Una situazione definita critica, che rende urgente l’attivazione di un Piano agrumicolo regionale in grado di sostenere il comparto, tutelare il reddito delle imprese agricole e salvaguardare un patrimonio produttivo considerato strategico per l’economia pugliese. Secondo Coldiretti, la crisi rischia di assumere carattere strutturale, compromettendo il futuro del settore e la continuità produttiva e occupazionale.

“È un’annata complicata, dopo una lunga serie di anni difficili – spiega Alfonso Cavallo, presidente di Coldiretti Puglia – in cui il settore agrumicolo in provincia di Taranto ha perso la metà della produzione, oltre ad aver dovuto rigenerare il patrimonio arboreo. I prezzi al momento risultano accettabili, ma la riduzione produttiva causata dalla siccità è stata drastica”. Cavallo sottolinea la necessità di sostenere il comparto non solo sul piano economico e occupazionale, ma anche sotto il profilo ambientale e della tutela della salute dei consumatori.

In provincia di Taranto operano 1.041 imprese agricole impegnate nella produzione di agrumi, pari al 9% dell’imprenditoria agroalimentare jonica, con una produzione complessiva di 1,9 milioni di quintali tra clementine, arance e mandarini.

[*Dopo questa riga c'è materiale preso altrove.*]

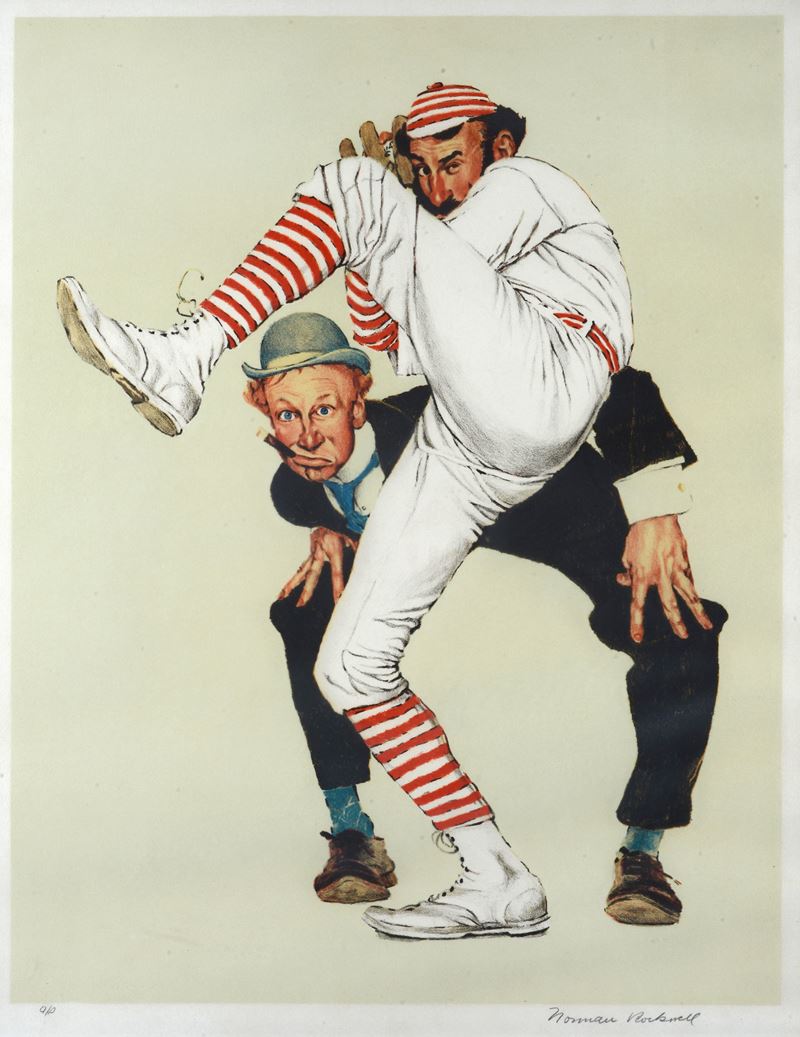 Norman Percevel Rockwell - Low And Inside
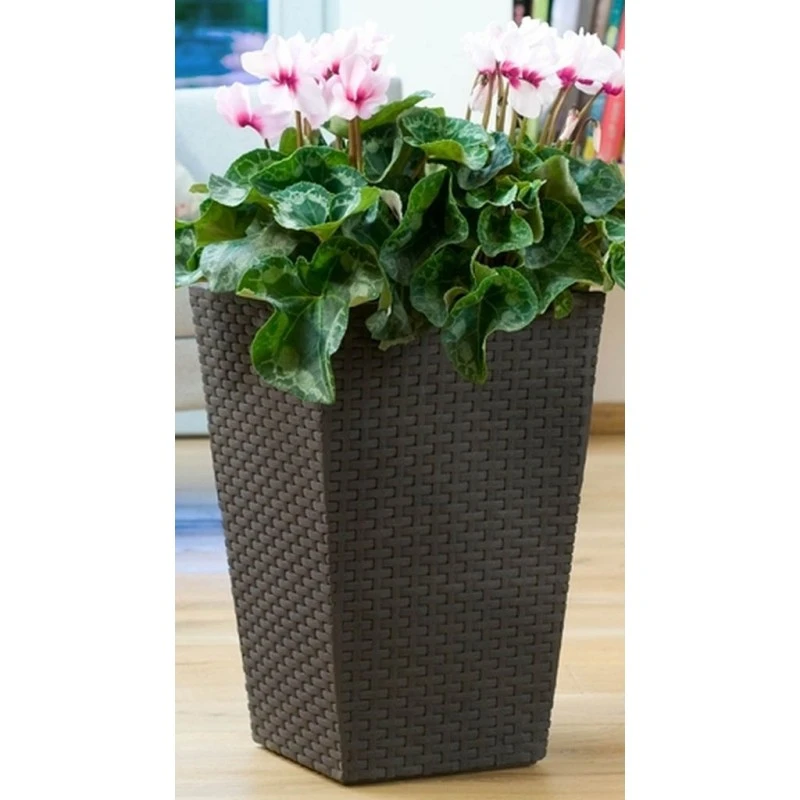 KETER RATTAN PLANTER M 55,4L Rattanübertopf, 38,5 X 57 Cm, Braun 17192301 – Bild 2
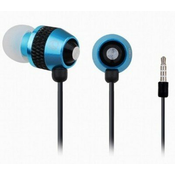 Gembird Metalne stereo bubice sa mikrofonom 3.5mm 1m kabl plavo crna boja | MHS-EP-002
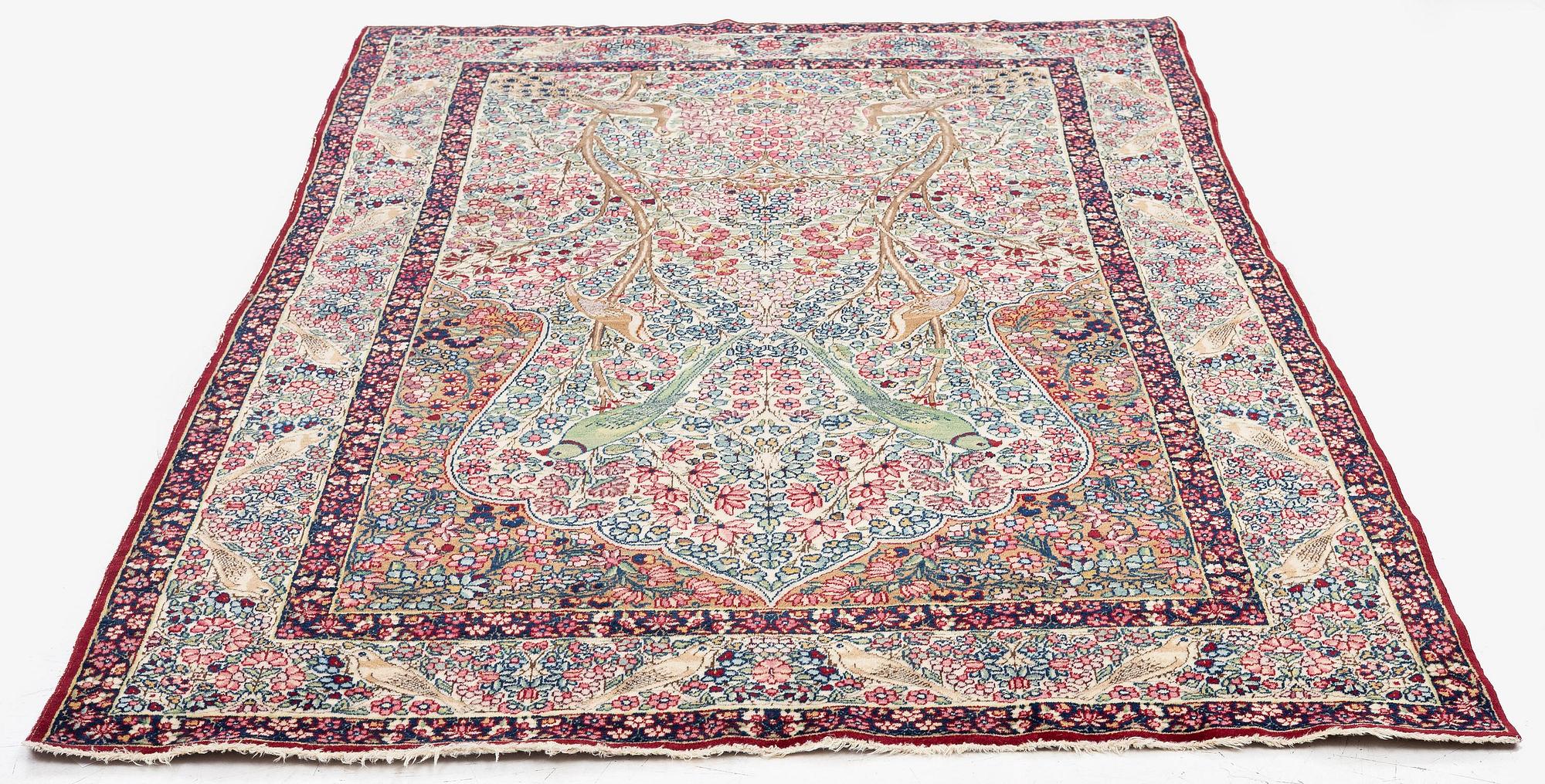 Matta, antik Kirman Laver, södra Persien, ca 210 x 134 cm.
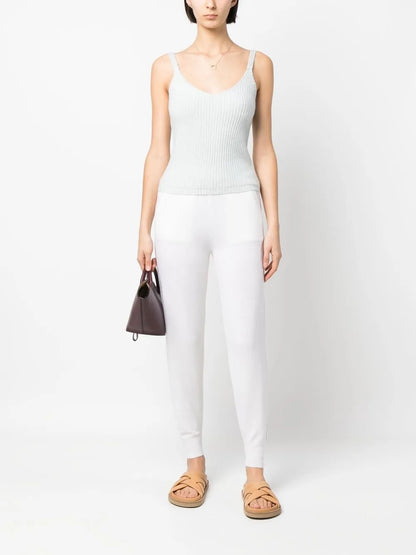 Ribbed-Knit Cashmere Top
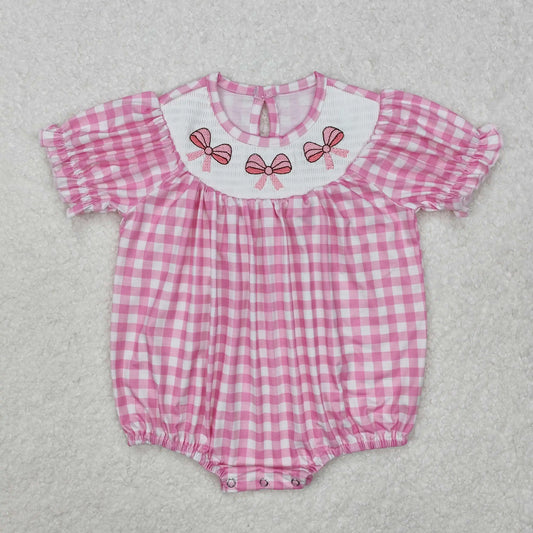Pink Gingham Bow Bubble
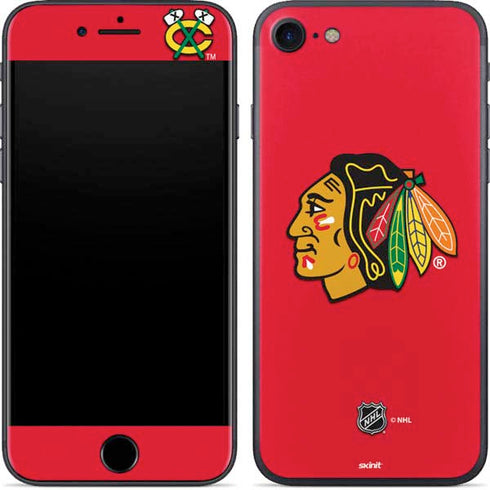 NHL Chicago Blackhawks Solid Background iPhone SE (2nd & 3rd Gen) Skin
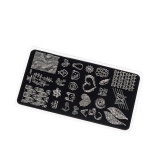 TNL Пластина для стемпинга №06 Premium - kids mood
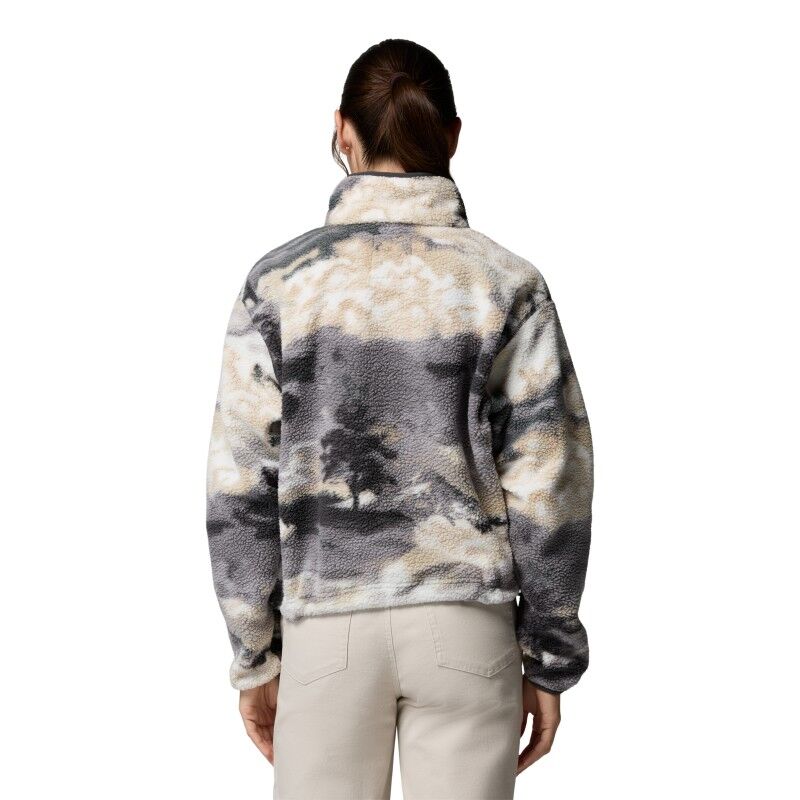 Columbia Helvetia II Printed Cropped Half Snap - Fleecetröjor - Dam | Hardloop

A queste si aggiungono le produzioni della provincia di Foggia, dove si registrano 103mila quintali di arance e limoni, spesso coltivati in agrumeti storici situati in aree ad alto rischio di dissesto idrogeologico.

A pesare ulteriormente sulla crisi, secondo Coldiretti, è la concorrenza sleale dei prodotti importati. “All’aumento dei costi di produzione si sommano gli effetti di agrumi provenienti da Paesi che non rispettano le stesse regole imposte ai nostri agricoltori”, denuncia Pietro Piccioni, direttore di Coldiretti Puglia, che chiede controlli più stringenti e il rispetto del principio di reciprocità negli scambi commerciali.

Secondo l’organizzazione agricola, quasi un prodotto alimentare importato su cinque non rispetterebbe le normative europee in materia di tutela ambientale, salute e diritti dei lavoratori, spesso beneficiando di accordi preferenziali. Una condizione che, oltre a incidere sui prezzi, mette a rischio il futuro delle giovani imprese agricole, soprattutto nel comparto ortofrutticolo, uno dei più scelti dagli imprenditori under 35.

Per Coldiretti Puglia, la strada da seguire passa dalla costruzione di rapporti di filiera più equilibrati, con accordi pluriennali che valorizzino il Made in Italy, garantiscano la sostenibilità delle produzioni e riconoscano agli agricoltori prezzi equi, basati sui reali costi di produzione.